Passage shown —
--- START ---

Demand-Side Policies And The Great Recession Of 2008 (Essay Sample)
Macroeconomic analysis deals with the crucial issue of government involvement in the operation of "free market economy." The Keynesian model suggests that it is the responsibility of the government to help to stabilize the economy. Stabilization policies (demand-side and supply-side policies) are undertaken by the federal government to counteract business cycle fluctuations and prevent high rates of unemployment and inflation. Demand side policies are government attempts to alter aggregate demand (AD) through using fiscal (cutting taxes and increasing government spending) or monetary policy (reducing interest rates). To shift the AD to the right, the government has to increase the government spending (the G-component of AD) causing consumer expenditures (the C-component of AD) to increase. Alternatively, the Federal Reserve could cut interest rates reducing the cost of borrowing thereby encouraging consumer spending and investment borrowing. Both policies will lead to an increase in AD.
Develop an essay discussing the fiscal and the monetary policies adopted and implemented by the federal during the Great Recession and their impacts on the U.S. economy. Complete this essay in a Microsoft Word document, and in APA format. Note your submission will automatically be submitted through "TurnItIn" for plagiarism review. Please note that a minimum of 700 words for your essay is required.
Your paper should be structured as follows
1. Cover page with a running head
2. Introduction: What is the economic meaning of a recession?

--- END ---

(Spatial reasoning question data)
--- START ---

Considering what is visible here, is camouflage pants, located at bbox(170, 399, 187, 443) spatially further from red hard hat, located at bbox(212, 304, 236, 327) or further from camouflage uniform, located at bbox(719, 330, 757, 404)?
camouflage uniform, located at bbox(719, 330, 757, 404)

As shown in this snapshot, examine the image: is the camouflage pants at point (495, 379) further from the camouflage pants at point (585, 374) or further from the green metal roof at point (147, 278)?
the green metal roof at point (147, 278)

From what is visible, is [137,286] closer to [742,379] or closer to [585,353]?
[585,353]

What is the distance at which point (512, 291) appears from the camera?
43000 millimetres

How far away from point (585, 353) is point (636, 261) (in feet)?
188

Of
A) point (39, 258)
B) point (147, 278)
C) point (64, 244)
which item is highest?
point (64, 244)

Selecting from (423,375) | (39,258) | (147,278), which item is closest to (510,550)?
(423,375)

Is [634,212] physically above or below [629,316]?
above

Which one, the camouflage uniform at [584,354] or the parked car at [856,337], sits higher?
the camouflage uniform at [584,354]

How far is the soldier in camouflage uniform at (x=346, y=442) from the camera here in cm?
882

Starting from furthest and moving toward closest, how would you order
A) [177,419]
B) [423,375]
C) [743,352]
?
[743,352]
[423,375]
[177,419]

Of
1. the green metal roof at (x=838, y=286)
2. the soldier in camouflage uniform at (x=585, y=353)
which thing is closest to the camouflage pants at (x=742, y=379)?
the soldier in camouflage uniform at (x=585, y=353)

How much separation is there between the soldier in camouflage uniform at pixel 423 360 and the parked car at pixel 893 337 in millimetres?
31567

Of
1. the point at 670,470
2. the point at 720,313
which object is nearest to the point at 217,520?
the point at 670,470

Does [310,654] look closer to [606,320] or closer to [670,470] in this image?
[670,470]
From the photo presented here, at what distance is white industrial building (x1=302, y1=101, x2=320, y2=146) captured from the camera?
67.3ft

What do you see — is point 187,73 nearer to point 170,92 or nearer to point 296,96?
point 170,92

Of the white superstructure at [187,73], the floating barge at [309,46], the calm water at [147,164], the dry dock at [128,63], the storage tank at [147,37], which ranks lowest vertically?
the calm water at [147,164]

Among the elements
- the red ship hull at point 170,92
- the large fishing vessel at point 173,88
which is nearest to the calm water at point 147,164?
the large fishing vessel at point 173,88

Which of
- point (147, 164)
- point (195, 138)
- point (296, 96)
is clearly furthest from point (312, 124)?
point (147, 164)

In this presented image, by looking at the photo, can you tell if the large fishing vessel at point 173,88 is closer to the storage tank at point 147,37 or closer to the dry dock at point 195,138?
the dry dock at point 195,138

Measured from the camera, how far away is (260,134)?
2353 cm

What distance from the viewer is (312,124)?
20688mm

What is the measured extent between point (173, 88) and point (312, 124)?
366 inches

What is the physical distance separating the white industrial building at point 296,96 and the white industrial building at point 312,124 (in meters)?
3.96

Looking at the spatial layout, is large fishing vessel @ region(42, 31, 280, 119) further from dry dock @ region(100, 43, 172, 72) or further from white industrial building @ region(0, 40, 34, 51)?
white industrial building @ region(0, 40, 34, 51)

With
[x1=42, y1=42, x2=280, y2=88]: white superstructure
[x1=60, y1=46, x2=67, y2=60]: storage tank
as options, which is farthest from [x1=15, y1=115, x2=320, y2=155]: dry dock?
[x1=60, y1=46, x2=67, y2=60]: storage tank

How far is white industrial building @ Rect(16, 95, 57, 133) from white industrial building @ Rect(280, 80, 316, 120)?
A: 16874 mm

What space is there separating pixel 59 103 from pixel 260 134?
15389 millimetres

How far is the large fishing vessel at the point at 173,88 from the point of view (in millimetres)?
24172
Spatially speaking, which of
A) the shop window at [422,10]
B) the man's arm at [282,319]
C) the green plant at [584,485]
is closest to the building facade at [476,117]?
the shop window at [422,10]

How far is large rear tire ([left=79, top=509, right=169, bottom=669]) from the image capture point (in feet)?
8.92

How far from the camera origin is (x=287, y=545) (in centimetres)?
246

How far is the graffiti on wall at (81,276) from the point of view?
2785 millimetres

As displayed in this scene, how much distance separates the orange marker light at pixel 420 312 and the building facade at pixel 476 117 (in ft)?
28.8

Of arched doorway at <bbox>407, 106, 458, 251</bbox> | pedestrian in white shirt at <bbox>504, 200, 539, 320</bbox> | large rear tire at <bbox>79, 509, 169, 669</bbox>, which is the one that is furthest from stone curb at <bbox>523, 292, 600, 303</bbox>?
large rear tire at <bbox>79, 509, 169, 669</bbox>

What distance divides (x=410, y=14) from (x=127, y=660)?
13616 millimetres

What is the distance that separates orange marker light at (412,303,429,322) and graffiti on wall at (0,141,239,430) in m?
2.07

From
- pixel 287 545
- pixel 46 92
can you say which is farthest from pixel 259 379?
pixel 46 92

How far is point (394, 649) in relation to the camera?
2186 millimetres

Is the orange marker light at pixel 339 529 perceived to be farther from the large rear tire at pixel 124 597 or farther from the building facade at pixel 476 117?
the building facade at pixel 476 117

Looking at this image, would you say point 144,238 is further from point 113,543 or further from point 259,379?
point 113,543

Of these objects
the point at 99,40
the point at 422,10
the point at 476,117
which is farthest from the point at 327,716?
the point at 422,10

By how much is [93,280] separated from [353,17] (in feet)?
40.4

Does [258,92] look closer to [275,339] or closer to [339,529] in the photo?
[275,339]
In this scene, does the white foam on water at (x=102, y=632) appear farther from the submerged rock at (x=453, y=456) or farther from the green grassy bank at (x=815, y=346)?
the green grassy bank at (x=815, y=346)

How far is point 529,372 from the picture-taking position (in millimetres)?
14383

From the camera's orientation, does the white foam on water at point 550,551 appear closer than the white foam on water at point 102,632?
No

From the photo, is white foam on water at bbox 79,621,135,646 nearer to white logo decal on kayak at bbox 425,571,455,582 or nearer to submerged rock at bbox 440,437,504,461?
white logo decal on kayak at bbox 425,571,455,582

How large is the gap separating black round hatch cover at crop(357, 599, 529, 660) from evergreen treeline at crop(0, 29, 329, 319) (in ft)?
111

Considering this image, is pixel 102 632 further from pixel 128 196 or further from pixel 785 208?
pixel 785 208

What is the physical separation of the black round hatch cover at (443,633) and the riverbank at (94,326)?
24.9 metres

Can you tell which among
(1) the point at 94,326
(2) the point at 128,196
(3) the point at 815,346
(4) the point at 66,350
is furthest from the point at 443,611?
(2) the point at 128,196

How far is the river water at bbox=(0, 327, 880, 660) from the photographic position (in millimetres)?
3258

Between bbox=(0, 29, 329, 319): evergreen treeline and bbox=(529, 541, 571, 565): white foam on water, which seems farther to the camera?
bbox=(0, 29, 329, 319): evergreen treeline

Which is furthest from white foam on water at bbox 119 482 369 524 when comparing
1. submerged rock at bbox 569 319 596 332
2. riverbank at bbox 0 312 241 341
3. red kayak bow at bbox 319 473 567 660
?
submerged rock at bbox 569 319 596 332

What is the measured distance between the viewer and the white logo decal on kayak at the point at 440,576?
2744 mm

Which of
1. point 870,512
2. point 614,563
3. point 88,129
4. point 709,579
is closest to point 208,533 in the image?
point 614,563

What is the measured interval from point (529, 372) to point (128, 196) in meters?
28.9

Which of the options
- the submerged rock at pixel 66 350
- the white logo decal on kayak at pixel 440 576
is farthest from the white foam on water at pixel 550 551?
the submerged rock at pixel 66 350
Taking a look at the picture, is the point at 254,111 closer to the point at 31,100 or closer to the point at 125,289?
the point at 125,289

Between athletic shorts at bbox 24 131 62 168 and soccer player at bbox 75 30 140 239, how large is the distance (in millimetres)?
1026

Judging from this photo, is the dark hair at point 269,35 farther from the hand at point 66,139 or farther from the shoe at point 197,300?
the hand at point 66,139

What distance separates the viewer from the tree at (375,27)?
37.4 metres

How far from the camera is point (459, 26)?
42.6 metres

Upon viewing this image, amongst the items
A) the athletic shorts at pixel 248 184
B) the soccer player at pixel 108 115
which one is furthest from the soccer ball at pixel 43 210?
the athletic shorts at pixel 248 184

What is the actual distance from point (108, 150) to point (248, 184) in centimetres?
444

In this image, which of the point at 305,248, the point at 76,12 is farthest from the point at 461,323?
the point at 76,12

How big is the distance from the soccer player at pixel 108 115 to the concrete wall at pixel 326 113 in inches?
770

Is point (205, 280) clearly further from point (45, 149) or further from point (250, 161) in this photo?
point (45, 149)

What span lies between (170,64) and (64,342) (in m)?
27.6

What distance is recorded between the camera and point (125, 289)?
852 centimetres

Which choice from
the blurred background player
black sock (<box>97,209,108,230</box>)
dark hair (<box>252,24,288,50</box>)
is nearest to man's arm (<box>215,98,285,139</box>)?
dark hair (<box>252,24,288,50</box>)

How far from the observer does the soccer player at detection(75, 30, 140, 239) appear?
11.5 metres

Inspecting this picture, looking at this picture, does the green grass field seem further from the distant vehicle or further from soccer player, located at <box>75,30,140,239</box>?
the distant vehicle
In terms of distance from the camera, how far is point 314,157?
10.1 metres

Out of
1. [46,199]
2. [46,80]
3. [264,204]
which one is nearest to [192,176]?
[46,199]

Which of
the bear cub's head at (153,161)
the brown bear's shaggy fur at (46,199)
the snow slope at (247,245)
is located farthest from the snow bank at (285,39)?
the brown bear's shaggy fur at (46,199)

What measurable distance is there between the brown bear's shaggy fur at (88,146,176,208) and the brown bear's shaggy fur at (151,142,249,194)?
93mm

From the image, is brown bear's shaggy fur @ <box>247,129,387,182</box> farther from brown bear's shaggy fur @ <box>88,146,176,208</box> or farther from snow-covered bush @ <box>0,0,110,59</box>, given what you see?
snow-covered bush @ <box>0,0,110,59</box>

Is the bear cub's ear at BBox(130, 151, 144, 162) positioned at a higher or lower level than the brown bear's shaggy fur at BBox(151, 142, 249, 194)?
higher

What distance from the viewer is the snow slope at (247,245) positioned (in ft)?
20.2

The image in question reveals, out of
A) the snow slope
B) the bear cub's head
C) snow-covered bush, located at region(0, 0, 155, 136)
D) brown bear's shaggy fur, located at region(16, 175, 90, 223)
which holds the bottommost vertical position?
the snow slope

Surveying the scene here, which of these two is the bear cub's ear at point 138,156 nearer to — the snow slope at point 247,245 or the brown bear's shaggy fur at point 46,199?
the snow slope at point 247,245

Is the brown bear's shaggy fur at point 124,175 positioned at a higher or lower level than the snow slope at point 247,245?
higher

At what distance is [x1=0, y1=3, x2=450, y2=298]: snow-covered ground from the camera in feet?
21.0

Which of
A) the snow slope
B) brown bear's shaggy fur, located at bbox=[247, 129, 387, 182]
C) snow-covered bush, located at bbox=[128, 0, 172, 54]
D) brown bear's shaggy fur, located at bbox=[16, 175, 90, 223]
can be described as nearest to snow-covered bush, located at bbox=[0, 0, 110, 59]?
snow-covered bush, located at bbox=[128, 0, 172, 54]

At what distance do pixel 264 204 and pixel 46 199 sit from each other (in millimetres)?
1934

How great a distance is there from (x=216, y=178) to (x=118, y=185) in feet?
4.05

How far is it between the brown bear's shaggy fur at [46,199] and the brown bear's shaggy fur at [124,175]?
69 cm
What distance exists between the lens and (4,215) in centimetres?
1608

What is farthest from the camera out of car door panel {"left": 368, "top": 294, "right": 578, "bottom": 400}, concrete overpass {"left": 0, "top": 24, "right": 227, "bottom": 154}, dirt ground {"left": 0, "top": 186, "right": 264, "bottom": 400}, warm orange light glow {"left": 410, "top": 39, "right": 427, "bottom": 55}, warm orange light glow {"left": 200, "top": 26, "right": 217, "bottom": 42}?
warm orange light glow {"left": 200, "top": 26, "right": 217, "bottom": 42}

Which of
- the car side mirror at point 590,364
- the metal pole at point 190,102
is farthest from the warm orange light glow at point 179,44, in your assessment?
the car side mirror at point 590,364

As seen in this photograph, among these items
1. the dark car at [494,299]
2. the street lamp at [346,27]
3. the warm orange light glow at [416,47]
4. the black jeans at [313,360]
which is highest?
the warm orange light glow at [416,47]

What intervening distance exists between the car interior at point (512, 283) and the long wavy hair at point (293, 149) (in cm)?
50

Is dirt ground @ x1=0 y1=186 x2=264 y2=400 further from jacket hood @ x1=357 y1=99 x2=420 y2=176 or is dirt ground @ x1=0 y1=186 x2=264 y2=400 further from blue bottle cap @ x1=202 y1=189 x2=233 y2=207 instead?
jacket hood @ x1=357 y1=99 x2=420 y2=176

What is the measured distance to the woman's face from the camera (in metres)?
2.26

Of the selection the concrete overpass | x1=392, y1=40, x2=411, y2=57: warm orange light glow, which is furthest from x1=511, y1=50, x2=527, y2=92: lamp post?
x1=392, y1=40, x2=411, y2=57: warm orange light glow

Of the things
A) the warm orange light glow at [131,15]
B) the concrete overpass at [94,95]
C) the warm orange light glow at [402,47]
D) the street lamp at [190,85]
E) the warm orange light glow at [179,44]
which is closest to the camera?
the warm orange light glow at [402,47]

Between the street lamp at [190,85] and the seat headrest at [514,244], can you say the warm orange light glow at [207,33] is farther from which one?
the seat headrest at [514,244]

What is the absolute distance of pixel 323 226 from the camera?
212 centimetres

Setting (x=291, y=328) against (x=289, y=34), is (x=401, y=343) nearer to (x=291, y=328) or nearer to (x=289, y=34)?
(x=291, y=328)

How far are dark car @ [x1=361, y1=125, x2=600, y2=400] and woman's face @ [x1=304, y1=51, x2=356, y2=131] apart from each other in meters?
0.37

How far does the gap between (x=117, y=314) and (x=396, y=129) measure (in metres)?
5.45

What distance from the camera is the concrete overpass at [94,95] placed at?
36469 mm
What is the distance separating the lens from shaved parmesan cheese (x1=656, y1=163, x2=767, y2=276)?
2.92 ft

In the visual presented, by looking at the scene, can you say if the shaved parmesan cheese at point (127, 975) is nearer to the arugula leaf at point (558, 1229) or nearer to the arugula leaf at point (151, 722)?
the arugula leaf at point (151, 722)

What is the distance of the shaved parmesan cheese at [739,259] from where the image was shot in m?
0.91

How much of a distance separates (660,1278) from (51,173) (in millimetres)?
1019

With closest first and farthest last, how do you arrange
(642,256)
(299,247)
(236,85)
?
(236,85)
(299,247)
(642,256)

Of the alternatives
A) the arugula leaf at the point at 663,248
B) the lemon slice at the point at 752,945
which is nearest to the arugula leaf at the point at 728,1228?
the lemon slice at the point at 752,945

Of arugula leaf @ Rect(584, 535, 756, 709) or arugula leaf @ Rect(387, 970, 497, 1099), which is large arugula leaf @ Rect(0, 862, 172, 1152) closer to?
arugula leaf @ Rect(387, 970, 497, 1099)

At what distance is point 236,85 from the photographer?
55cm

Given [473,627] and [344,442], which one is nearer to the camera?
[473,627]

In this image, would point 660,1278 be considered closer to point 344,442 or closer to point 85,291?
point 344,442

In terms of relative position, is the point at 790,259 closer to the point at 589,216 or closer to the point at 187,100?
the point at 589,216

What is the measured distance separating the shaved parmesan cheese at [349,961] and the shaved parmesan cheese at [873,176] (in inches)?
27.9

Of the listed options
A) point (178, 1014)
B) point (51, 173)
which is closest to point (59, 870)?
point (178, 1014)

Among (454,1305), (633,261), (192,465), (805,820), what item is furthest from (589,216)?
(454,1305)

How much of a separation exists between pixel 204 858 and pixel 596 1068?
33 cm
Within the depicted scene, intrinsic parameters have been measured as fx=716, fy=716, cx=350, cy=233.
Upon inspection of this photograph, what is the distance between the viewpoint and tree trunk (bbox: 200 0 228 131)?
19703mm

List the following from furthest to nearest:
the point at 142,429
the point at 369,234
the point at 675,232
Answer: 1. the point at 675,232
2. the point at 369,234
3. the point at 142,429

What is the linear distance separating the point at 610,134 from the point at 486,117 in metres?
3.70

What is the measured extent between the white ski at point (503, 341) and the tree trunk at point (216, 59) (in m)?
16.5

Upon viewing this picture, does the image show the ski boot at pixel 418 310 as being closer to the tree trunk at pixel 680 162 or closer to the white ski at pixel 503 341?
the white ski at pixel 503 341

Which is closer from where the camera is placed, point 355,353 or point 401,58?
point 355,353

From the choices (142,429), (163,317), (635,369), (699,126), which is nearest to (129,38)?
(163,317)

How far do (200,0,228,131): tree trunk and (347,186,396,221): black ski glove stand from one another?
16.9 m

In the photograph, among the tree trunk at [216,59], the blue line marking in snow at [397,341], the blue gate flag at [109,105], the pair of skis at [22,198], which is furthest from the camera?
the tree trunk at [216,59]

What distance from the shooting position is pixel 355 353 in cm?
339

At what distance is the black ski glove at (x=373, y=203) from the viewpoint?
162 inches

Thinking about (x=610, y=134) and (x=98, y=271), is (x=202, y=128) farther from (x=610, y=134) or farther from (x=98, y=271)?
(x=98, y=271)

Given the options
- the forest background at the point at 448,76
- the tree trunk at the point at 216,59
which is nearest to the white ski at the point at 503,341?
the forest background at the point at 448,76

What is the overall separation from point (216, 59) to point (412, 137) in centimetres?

--- END ---

Task list —
a) Gather every line of the records that contains the string "located", treating uppercase and lowercase letters as distinct.
b) Extend the essay assignment on demand-side policies and the Great Recession, picking up after its final line.

Task-by-task results —
a)
Considering what is visible here, is camouflage pants, located at bbox(170, 399, 187, 443) spatially further from red hard hat, located at bbox(212, 304, 236, 327) or further from camouflage uniform, located at bbox(719, 330, 757, 404)?
camouflage uniform, located at bbox(719, 330, 757, 404)
Inspecting this picture, looking at this picture, does the green grass field seem further from the distant vehicle or further from soccer player, located at <box>75,30,140,239</box>?
is located farthest from the snow bank at (285,39)?
C) snow-covered bush, located at region(0, 0, 155, 136)
D) brown bear's shaggy fur, located at region(16, 175, 90, 223)
B) brown bear's shaggy fur, located at bbox=[247, 129, 387, 182]
C) snow-covered bush, located at bbox=[128, 0, 172, 54]
D) brown bear's shaggy fur, located at bbox=[16, 175, 90, 223]
can be described as nearest to snow-covered bush, located at bbox=[0, 0, 110, 59]?
snow-covered bush, located at bbox=[128, 0, 172, 54]

b)
· A brief discussion of fiscal policies
· A brief discussion of monetary policies
3. Conclusions: Discuss the extent to which the use of demand side policies (fiscal policy and monetary policy) during the Great Recession of 2008 has been successful in restoring economic growth and reducing unemployment
Demand-Side Policies and the Great Recession of 2008
The world economy is experiencing a period of change, with the various types, and effects of economic policy having a foremost issue in the economy. Aggregate demand and aggregate supply are the key determinants of the level of activity in an economy. For an economy to achieve macroeconomic policy aims, the government uses a range of policies such as fiscal and monetary policies. Both the fiscal and monetary policies had a great influence in the United States during the Great Recession. The implementation of the policies was of great impact to the country’s economy.
The fiscal policy involves taxation and government spending to manage the aggregate demand. The revolutionary fiscal policy focuses on increasing government spending or cutting the tax rates to enhance aggregate demand (Rich, 2013). Monetary policy, like fiscal policy, also seeks to influence aggregate demand. Monetary policy controls the price or quantity of money either through money supply, exchange rate or interest rates. The Great Recession began in 2007 and ended in 2009. During this period, the real gross domestic product (GDP) decline led to high unemployment rates in the economy. These financial crises caused a rapid effect on the real economy, leading to a significant decrease in the gross domestic product of the country....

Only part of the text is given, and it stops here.